# REQUIREMENTS
List every line of the rows below that contains the string "hosta".

# MATERIAL PROVIDED
^^^^^^^^^^^^^^^^
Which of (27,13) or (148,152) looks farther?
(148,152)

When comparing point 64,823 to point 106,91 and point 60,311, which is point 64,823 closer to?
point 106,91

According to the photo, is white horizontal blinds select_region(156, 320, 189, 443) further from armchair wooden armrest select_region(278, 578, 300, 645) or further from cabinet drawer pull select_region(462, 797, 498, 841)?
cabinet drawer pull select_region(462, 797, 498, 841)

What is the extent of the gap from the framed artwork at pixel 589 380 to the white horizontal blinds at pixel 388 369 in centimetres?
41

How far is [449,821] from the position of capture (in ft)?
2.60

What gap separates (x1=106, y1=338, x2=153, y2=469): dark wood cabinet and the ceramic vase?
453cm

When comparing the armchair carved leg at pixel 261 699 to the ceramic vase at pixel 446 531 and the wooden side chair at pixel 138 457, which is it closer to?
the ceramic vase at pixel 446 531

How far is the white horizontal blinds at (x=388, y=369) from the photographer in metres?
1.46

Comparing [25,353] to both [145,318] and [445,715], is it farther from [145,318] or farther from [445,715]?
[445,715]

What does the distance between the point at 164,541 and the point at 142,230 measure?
^^^^^^^^^^^^^^^^
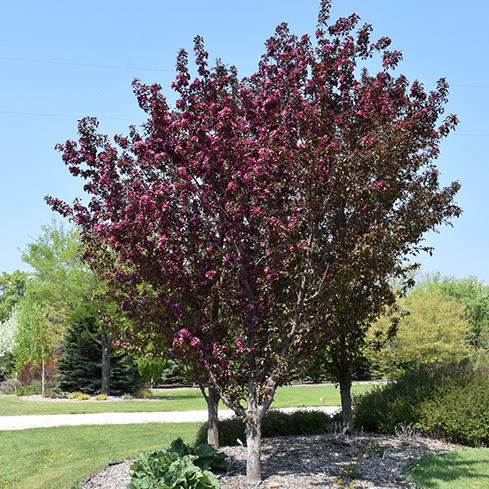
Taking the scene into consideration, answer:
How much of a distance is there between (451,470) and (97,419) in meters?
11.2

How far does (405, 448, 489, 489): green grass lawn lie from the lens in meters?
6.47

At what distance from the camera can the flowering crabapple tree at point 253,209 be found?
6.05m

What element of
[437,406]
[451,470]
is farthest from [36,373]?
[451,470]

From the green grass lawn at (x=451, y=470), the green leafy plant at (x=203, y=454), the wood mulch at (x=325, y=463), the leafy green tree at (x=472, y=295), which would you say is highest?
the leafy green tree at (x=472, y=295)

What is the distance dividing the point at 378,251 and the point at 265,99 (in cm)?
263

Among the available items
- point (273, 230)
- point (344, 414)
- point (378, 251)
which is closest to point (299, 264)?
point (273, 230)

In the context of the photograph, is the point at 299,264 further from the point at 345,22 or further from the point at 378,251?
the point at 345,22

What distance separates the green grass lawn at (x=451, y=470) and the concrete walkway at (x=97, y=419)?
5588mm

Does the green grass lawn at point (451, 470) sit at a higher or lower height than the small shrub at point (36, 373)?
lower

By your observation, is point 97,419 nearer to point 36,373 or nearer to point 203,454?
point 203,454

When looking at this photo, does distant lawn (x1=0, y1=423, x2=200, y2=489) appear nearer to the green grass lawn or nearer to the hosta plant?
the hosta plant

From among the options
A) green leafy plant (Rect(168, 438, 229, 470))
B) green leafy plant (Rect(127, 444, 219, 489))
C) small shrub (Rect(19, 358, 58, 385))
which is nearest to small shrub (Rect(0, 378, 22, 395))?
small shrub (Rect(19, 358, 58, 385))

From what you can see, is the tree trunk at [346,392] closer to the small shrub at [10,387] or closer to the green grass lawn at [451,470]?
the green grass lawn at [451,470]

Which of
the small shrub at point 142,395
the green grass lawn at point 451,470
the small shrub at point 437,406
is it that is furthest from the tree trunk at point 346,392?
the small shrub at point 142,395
^^^^^^^^^^^^^^^^
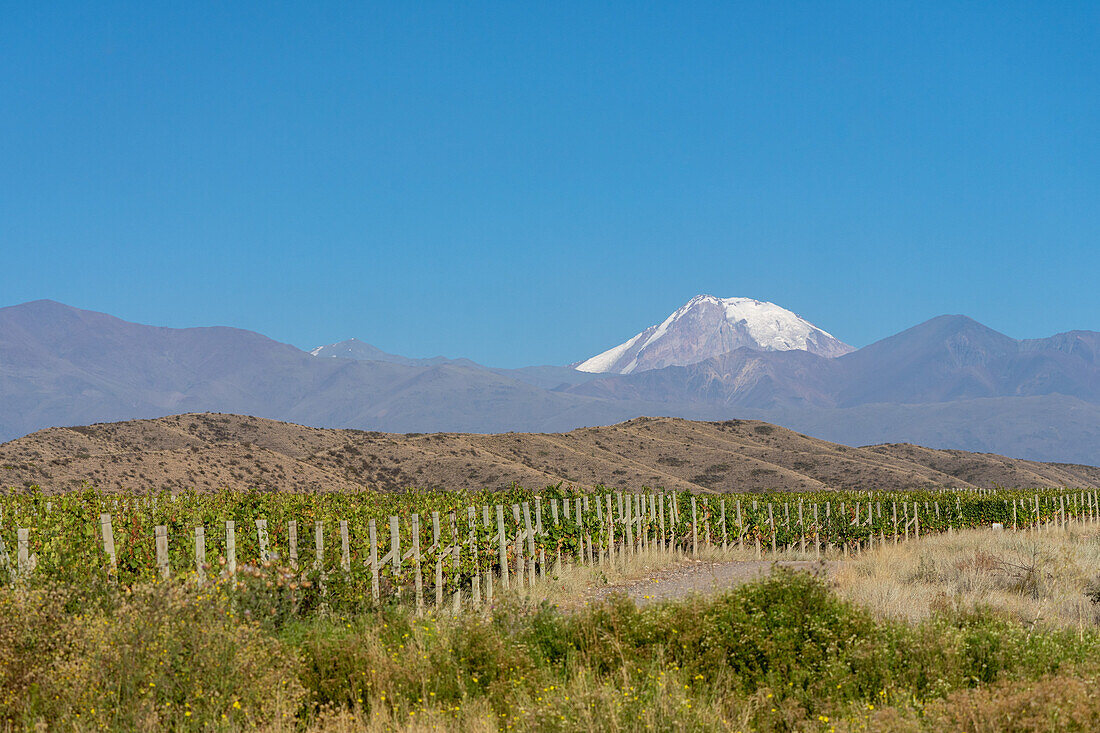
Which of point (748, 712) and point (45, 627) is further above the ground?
^^^^^^^^^^^^^^^^
# SOLVED PROBLEM
When looking at this photo, does distant lawn (x1=0, y1=423, x2=200, y2=489) appear nearer to the green grass lawn or nearer to the hosta plant?
the hosta plant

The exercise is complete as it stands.